▸ THE PROBLEM
The required answer is the data below, restated word for word with images omitted.

▸ MATERIAL PROVIDED
+++
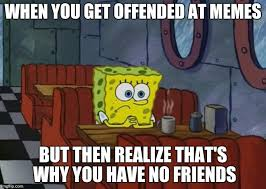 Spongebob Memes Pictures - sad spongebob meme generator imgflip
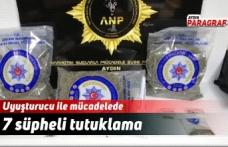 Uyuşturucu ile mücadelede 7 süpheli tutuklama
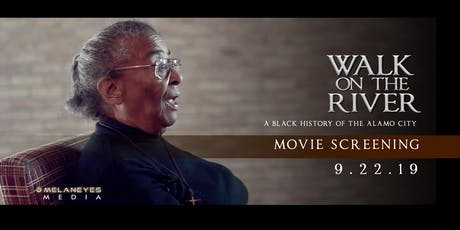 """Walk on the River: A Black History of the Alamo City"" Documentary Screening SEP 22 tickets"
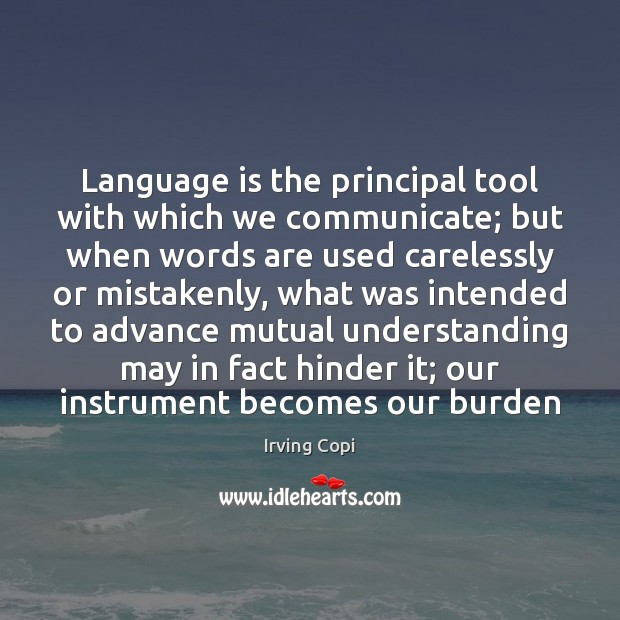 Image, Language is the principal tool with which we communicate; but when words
+++
▸ WRITTEN ANSWER
 Spongebob Memes Pictures - sad spongebob meme generator imgflip
 Uyuşturucu ile mücadelede 7 süpheli tutuklama
 """Walk on the River: A Black History of the Alamo City"" Documentary Screening SEP 22 tickets"
 Image, Language is the principal tool with which we communicate; but when words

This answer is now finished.